(Stored data entries)
═══
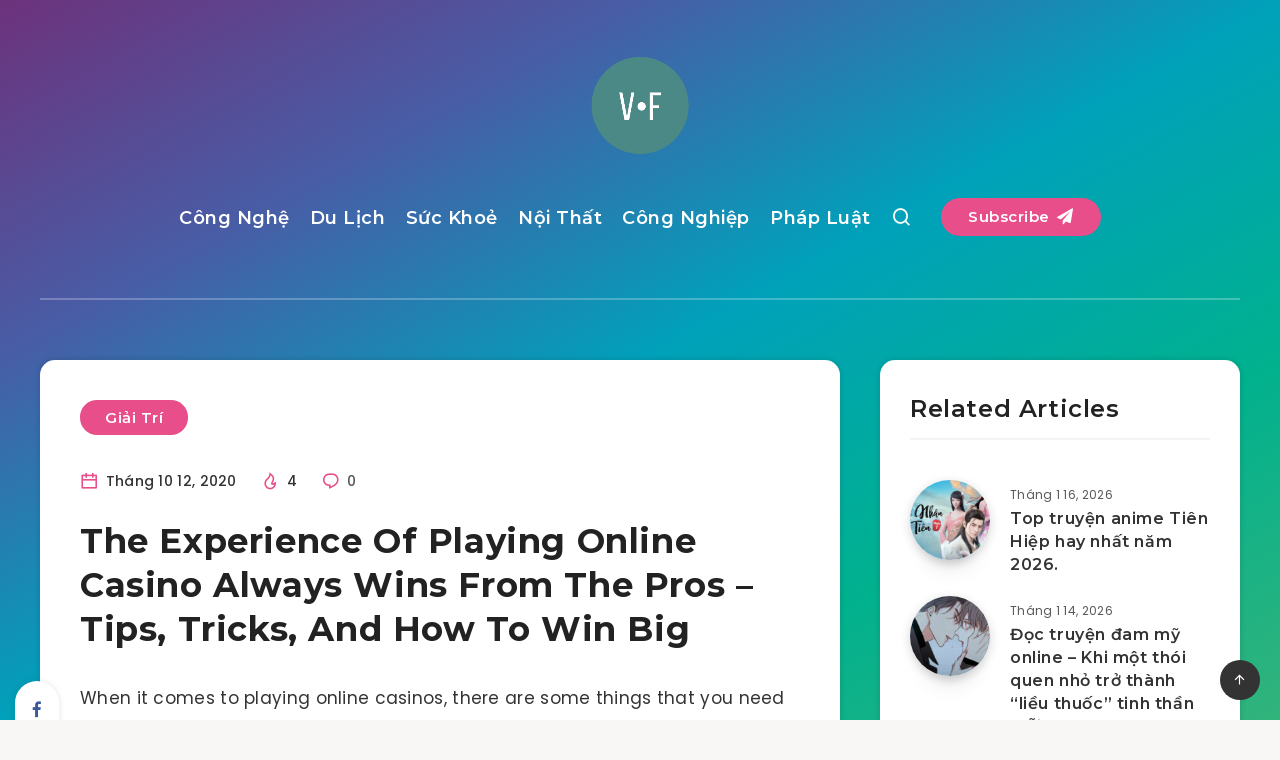

--- FILE ---
content_type: text/html; charset=utf-8
request_url: https://www.google.com/recaptcha/api2/aframe
body_size: 259
content:
<!DOCTYPE HTML><html><head><meta http-equiv="content-type" content="text/html; charset=UTF-8"></head><body><script nonce="YOW-xdNGUXpOkE3uouakqQ">/** Anti-fraud and anti-abuse applications only. See google.com/recaptcha */ try{var clients={'sodar':'https://pagead2.googlesyndication.com/pagead/sodar?'};window.addEventListener("message",function(a){try{if(a.source===window.parent){var b=JSON.parse(a.data);var c=clients[b['id']];if(c){var d=document.createElement('img');d.src=c+b['params']+'&rc='+(localStorage.getItem("rc::a")?sessionStorage.getItem("rc::b"):"");window.document.body.appendChild(d);sessionStorage.setItem("rc::e",parseInt(sessionStorage.getItem("rc::e")||0)+1);localStorage.setItem("rc::h",'1769602725929');}}}catch(b){}});window.parent.postMessage("_grecaptcha_ready", "*");}catch(b){}</script></body></html>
═══
◆ WHAT YOU ARE ASKED TO DO
Copy all the entries word for word. Omit any pictures.

◆ RESPONSE
--- FILE ---
content_type: text/html; charset=utf-8
request_url: https://www.google.com/recaptcha/api2/aframe
body_size: 259
content:
<!DOCTYPE HTML><html><head><meta http-equiv="content-type" content="text/html; charset=UTF-8"></head><body><script nonce="YOW-xdNGUXpOkE3uouakqQ">/** Anti-fraud and anti-abuse applications only. See google.com/recaptcha */ try{var clients={'sodar':'https://pagead2.googlesyndication.com/pagead/sodar?'};window.addEventListener("message",function(a){try{if(a.source===window.parent){var b=JSON.parse(a.data);var c=clients[b['id']];if(c){var d=document.createElement('img');d.src=c+b['params']+'&rc='+(localStorage.getItem("rc::a")?sessionStorage.getItem("rc::b"):"");window.document.body.appendChild(d);sessionStorage.setItem("rc::e",parseInt(sessionStorage.getItem("rc::e")||0)+1);localStorage.setItem("rc::h",'1769602725929');}}}catch(b){}});window.parent.postMessage("_grecaptcha_ready", "*");}catch(b){}</script></body></html>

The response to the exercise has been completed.